### Trecho fornecido ###
Discurso no Senado Federal

DISCRIMINAÇÃO RACIAL NO BRASIL.

Autor
Lúcio Alcântara (PSDB - Partido da Social Democracia Brasileira/CE)
Nome completo: Lúcio Gonçalo de Alcântara
Casa
Senado Federal
Tipo
Discurso
Resumo por assunto
DISCRIMINAÇÃO RACIAL.:
  • DISCRIMINAÇÃO RACIAL NO BRASIL.
Publicação
Publicação no DSF de 14/12/1996 - Página 20666
Assunto
Outros > DISCRIMINAÇÃO RACIAL.
Indexação
  • DENUNCIA, EXISTENCIA, OCULTAÇÃO, BRASIL, DISCRIMINAÇÃO RACIAL, DISCRIMINAÇÃO, POBREZA.
  • CRITICA, IMPUNIDADE, ROGERIO FERREIRA PANSERA, CIDADÃO, ACIDENTE DE TRANSITO, OMISSÃO, AUXILIO, LUCIANO SOARES RIBEIRO, VITIMA, DISCRIMINAÇÃO RACIAL.
  • SOLICITAÇÃO, PROVIDENCIA, MINISTERIO DA JUSTIÇA (MJ), PUNIÇÃO, REU.
  • ANALISE, ATUAÇÃO, GOVERNO, SOCIEDADE, CONSTRUÇÃO, DEMOCRACIA, RAÇA, BRASIL, DEFESA, VALORIZAÇÃO, NEGRO, HISTORIA, PRODUÇÃO, CULTURA, ENSINO.

             O SR. LÚCIO ALCÂNTARA (PSDB-CE) - Sr. Presidente, Srªs e Srs. Senadores, volto a esta tribuna para, mais uma vez, enfocar o problema da discriminação racial em nosso País. Em discurso aqui proferido em 24 de outubro último, eu afirmava que, por não termos, em nossa história, episódios cruentos de intolerância racial, como ocorre, por exemplo, nos Estados Unidos, talvez pudéssemos concluir que as relações inter-raciais no Brasil sejam pacíficas e igualitárias. Ao acreditarmos nisso, porém, caímos na chamada "armadilha ideológica": enxergar somente o que julgamos ou queremos ver, e não aquilo que está diante de nossos olhos.
### Dados de origem ###
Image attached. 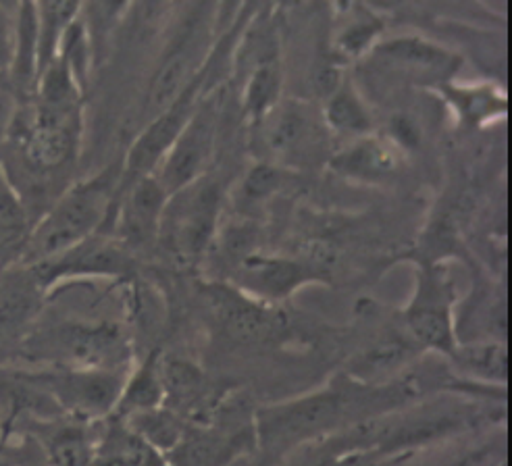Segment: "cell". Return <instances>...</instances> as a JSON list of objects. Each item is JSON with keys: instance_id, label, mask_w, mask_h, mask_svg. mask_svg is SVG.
<instances>
[{"instance_id": "obj_1", "label": "cell", "mask_w": 512, "mask_h": 466, "mask_svg": "<svg viewBox=\"0 0 512 466\" xmlns=\"http://www.w3.org/2000/svg\"><path fill=\"white\" fill-rule=\"evenodd\" d=\"M82 142L80 100L30 96L9 121L0 165L36 221L69 186Z\"/></svg>"}, {"instance_id": "obj_2", "label": "cell", "mask_w": 512, "mask_h": 466, "mask_svg": "<svg viewBox=\"0 0 512 466\" xmlns=\"http://www.w3.org/2000/svg\"><path fill=\"white\" fill-rule=\"evenodd\" d=\"M411 383H367L352 375H338L319 392L265 406L254 412L256 450L269 462L329 433L388 414L415 396Z\"/></svg>"}, {"instance_id": "obj_3", "label": "cell", "mask_w": 512, "mask_h": 466, "mask_svg": "<svg viewBox=\"0 0 512 466\" xmlns=\"http://www.w3.org/2000/svg\"><path fill=\"white\" fill-rule=\"evenodd\" d=\"M121 181V163L71 184L34 221L19 265H34L55 256L94 233H105Z\"/></svg>"}, {"instance_id": "obj_4", "label": "cell", "mask_w": 512, "mask_h": 466, "mask_svg": "<svg viewBox=\"0 0 512 466\" xmlns=\"http://www.w3.org/2000/svg\"><path fill=\"white\" fill-rule=\"evenodd\" d=\"M15 360H23V365L130 371L132 346L127 333L111 321L65 319L42 325L38 319Z\"/></svg>"}, {"instance_id": "obj_5", "label": "cell", "mask_w": 512, "mask_h": 466, "mask_svg": "<svg viewBox=\"0 0 512 466\" xmlns=\"http://www.w3.org/2000/svg\"><path fill=\"white\" fill-rule=\"evenodd\" d=\"M221 188L209 175L169 194L159 225V244L182 267L196 265L219 233Z\"/></svg>"}, {"instance_id": "obj_6", "label": "cell", "mask_w": 512, "mask_h": 466, "mask_svg": "<svg viewBox=\"0 0 512 466\" xmlns=\"http://www.w3.org/2000/svg\"><path fill=\"white\" fill-rule=\"evenodd\" d=\"M25 375L57 404L65 417L98 423L111 417L127 371L19 365Z\"/></svg>"}, {"instance_id": "obj_7", "label": "cell", "mask_w": 512, "mask_h": 466, "mask_svg": "<svg viewBox=\"0 0 512 466\" xmlns=\"http://www.w3.org/2000/svg\"><path fill=\"white\" fill-rule=\"evenodd\" d=\"M456 286L442 265H423L411 302L402 310V329L419 350L450 360L458 348L454 327Z\"/></svg>"}, {"instance_id": "obj_8", "label": "cell", "mask_w": 512, "mask_h": 466, "mask_svg": "<svg viewBox=\"0 0 512 466\" xmlns=\"http://www.w3.org/2000/svg\"><path fill=\"white\" fill-rule=\"evenodd\" d=\"M32 271L36 281L50 296L63 286L84 279H123L136 267V256L111 233H94L46 261L23 265Z\"/></svg>"}, {"instance_id": "obj_9", "label": "cell", "mask_w": 512, "mask_h": 466, "mask_svg": "<svg viewBox=\"0 0 512 466\" xmlns=\"http://www.w3.org/2000/svg\"><path fill=\"white\" fill-rule=\"evenodd\" d=\"M207 304L217 327L238 344L269 346L288 333V319L277 304L254 298L232 283H211Z\"/></svg>"}, {"instance_id": "obj_10", "label": "cell", "mask_w": 512, "mask_h": 466, "mask_svg": "<svg viewBox=\"0 0 512 466\" xmlns=\"http://www.w3.org/2000/svg\"><path fill=\"white\" fill-rule=\"evenodd\" d=\"M46 298L28 267L0 269V367L15 362L25 338L42 317Z\"/></svg>"}, {"instance_id": "obj_11", "label": "cell", "mask_w": 512, "mask_h": 466, "mask_svg": "<svg viewBox=\"0 0 512 466\" xmlns=\"http://www.w3.org/2000/svg\"><path fill=\"white\" fill-rule=\"evenodd\" d=\"M256 450L254 414L248 421H225L221 410L209 425H196L169 454V466H232Z\"/></svg>"}, {"instance_id": "obj_12", "label": "cell", "mask_w": 512, "mask_h": 466, "mask_svg": "<svg viewBox=\"0 0 512 466\" xmlns=\"http://www.w3.org/2000/svg\"><path fill=\"white\" fill-rule=\"evenodd\" d=\"M167 198L169 194L155 175L134 181L117 196L105 233H111L132 252L157 244Z\"/></svg>"}, {"instance_id": "obj_13", "label": "cell", "mask_w": 512, "mask_h": 466, "mask_svg": "<svg viewBox=\"0 0 512 466\" xmlns=\"http://www.w3.org/2000/svg\"><path fill=\"white\" fill-rule=\"evenodd\" d=\"M234 281L236 283H232V286L240 288L242 292L271 304H279L294 296L300 288L309 286V283L325 281V275L315 271L311 265L294 261V258L250 252L238 261Z\"/></svg>"}, {"instance_id": "obj_14", "label": "cell", "mask_w": 512, "mask_h": 466, "mask_svg": "<svg viewBox=\"0 0 512 466\" xmlns=\"http://www.w3.org/2000/svg\"><path fill=\"white\" fill-rule=\"evenodd\" d=\"M98 423L71 417L23 421L9 433L30 437L42 452L48 466H90L96 454Z\"/></svg>"}, {"instance_id": "obj_15", "label": "cell", "mask_w": 512, "mask_h": 466, "mask_svg": "<svg viewBox=\"0 0 512 466\" xmlns=\"http://www.w3.org/2000/svg\"><path fill=\"white\" fill-rule=\"evenodd\" d=\"M215 119L211 113H194L171 142L155 177L167 194L177 192L204 175L213 154Z\"/></svg>"}, {"instance_id": "obj_16", "label": "cell", "mask_w": 512, "mask_h": 466, "mask_svg": "<svg viewBox=\"0 0 512 466\" xmlns=\"http://www.w3.org/2000/svg\"><path fill=\"white\" fill-rule=\"evenodd\" d=\"M96 454L117 466H169L167 456L119 417H107L98 425Z\"/></svg>"}, {"instance_id": "obj_17", "label": "cell", "mask_w": 512, "mask_h": 466, "mask_svg": "<svg viewBox=\"0 0 512 466\" xmlns=\"http://www.w3.org/2000/svg\"><path fill=\"white\" fill-rule=\"evenodd\" d=\"M165 404V385L161 375V352H148L125 375L113 417L127 419L132 414Z\"/></svg>"}, {"instance_id": "obj_18", "label": "cell", "mask_w": 512, "mask_h": 466, "mask_svg": "<svg viewBox=\"0 0 512 466\" xmlns=\"http://www.w3.org/2000/svg\"><path fill=\"white\" fill-rule=\"evenodd\" d=\"M32 225L28 206L0 165V269L19 265Z\"/></svg>"}, {"instance_id": "obj_19", "label": "cell", "mask_w": 512, "mask_h": 466, "mask_svg": "<svg viewBox=\"0 0 512 466\" xmlns=\"http://www.w3.org/2000/svg\"><path fill=\"white\" fill-rule=\"evenodd\" d=\"M331 165L348 179L379 184V181H388L396 175L398 154L396 148L386 142L363 138L342 150Z\"/></svg>"}, {"instance_id": "obj_20", "label": "cell", "mask_w": 512, "mask_h": 466, "mask_svg": "<svg viewBox=\"0 0 512 466\" xmlns=\"http://www.w3.org/2000/svg\"><path fill=\"white\" fill-rule=\"evenodd\" d=\"M377 53L388 63L400 67L406 75L419 77V80H423V77H429V80H446L458 65V59L450 55L448 50L415 38L394 40L381 46Z\"/></svg>"}, {"instance_id": "obj_21", "label": "cell", "mask_w": 512, "mask_h": 466, "mask_svg": "<svg viewBox=\"0 0 512 466\" xmlns=\"http://www.w3.org/2000/svg\"><path fill=\"white\" fill-rule=\"evenodd\" d=\"M325 121L342 136L361 138L371 132L373 119L365 107L363 98L358 96L348 84H340L331 92L325 102Z\"/></svg>"}, {"instance_id": "obj_22", "label": "cell", "mask_w": 512, "mask_h": 466, "mask_svg": "<svg viewBox=\"0 0 512 466\" xmlns=\"http://www.w3.org/2000/svg\"><path fill=\"white\" fill-rule=\"evenodd\" d=\"M450 362L467 377L488 381L494 385L506 383L508 354L502 344H490V342L488 344L485 342L471 344V346L458 344Z\"/></svg>"}, {"instance_id": "obj_23", "label": "cell", "mask_w": 512, "mask_h": 466, "mask_svg": "<svg viewBox=\"0 0 512 466\" xmlns=\"http://www.w3.org/2000/svg\"><path fill=\"white\" fill-rule=\"evenodd\" d=\"M123 421L134 431H138L144 439H148L152 446L159 448L165 456L182 442V437L190 429V425L167 406L132 414V417H127Z\"/></svg>"}, {"instance_id": "obj_24", "label": "cell", "mask_w": 512, "mask_h": 466, "mask_svg": "<svg viewBox=\"0 0 512 466\" xmlns=\"http://www.w3.org/2000/svg\"><path fill=\"white\" fill-rule=\"evenodd\" d=\"M309 134V119L298 109H286L277 115L269 127L267 142L275 152H288Z\"/></svg>"}, {"instance_id": "obj_25", "label": "cell", "mask_w": 512, "mask_h": 466, "mask_svg": "<svg viewBox=\"0 0 512 466\" xmlns=\"http://www.w3.org/2000/svg\"><path fill=\"white\" fill-rule=\"evenodd\" d=\"M279 77L273 65H263L259 71L252 75L246 105L252 115H263L267 109H271L273 100L277 98Z\"/></svg>"}, {"instance_id": "obj_26", "label": "cell", "mask_w": 512, "mask_h": 466, "mask_svg": "<svg viewBox=\"0 0 512 466\" xmlns=\"http://www.w3.org/2000/svg\"><path fill=\"white\" fill-rule=\"evenodd\" d=\"M281 184V175L271 165L254 167L246 179L242 181V200L244 202H263V198L271 196Z\"/></svg>"}, {"instance_id": "obj_27", "label": "cell", "mask_w": 512, "mask_h": 466, "mask_svg": "<svg viewBox=\"0 0 512 466\" xmlns=\"http://www.w3.org/2000/svg\"><path fill=\"white\" fill-rule=\"evenodd\" d=\"M15 42V13L0 3V75L9 73Z\"/></svg>"}, {"instance_id": "obj_28", "label": "cell", "mask_w": 512, "mask_h": 466, "mask_svg": "<svg viewBox=\"0 0 512 466\" xmlns=\"http://www.w3.org/2000/svg\"><path fill=\"white\" fill-rule=\"evenodd\" d=\"M0 3H3L9 11L15 13V9H17V5H19V0H0Z\"/></svg>"}]
</instances>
###
◆ Instrução escrita 1
Reproduza o trecho do discurso sobre discriminação racial que começa com as palavras contendo "Nome completo: Lúcio" e termina com "RACIAL, DISCRIMINAÇÃO, POBREZA.".
◆ Instrução escrita 2
Responda, com base no discurso sobre discriminação racial:
(a) Em que data e em que página o discurso foi publicado no DSF?
(b) A que partido pertence o autor do discurso?
(c) Em que data o orador havia proferido o discurso anterior que ele menciona?
◆ Instrução escrita 3
Resuma de forma mais breve o parágrafo do discurso sobre discriminação racial que começa com "O SR. LÚCIO ALCÂNTARA (PSDB-CE) - Sr. Presidente", mantendo suas informações principais.

◆ Resposta correta 1
Nome completo: Lúcio Gonçalo de Alcântara
Casa
Senado Federal
Tipo
Discurso
Resumo por assunto
DISCRIMINAÇÃO RACIAL.:
  • DISCRIMINAÇÃO RACIAL NO BRASIL.
Publicação
Publicação no DSF de 14/12/1996 - Página 20666
Assunto
Outros > DISCRIMINAÇÃO RACIAL.
Indexação
  • DENUNCIA, EXISTENCIA, OCULTAÇÃO, BRASIL, DISCRIMINAÇÃO RACIAL, DISCRIMINAÇÃO, POBREZA.

◆ Resposta correta 2
(a) Em 14/12/1996, na página 20666.
(b) Ao PSDB (Partido da Social Democracia Brasileira).
(c) Em 24 de outubro último.

◆ Resposta correta 3
Lúcio Alcântara volta à tribuna para tratar novamente da discriminação racial no País. Ele lembra que, em discurso de 24 de outubro último, afirmou que a ausência de episódios cruentos de intolerância racial no Brasil, como os dos Estados Unidos, poderia levar à conclusão de que aqui as relações inter-raciais são pacíficas e igualitárias. Para ele, acreditar nisso é cair na "armadilha ideológica" de ver só o que se quer ver, e não o que está diante dos olhos.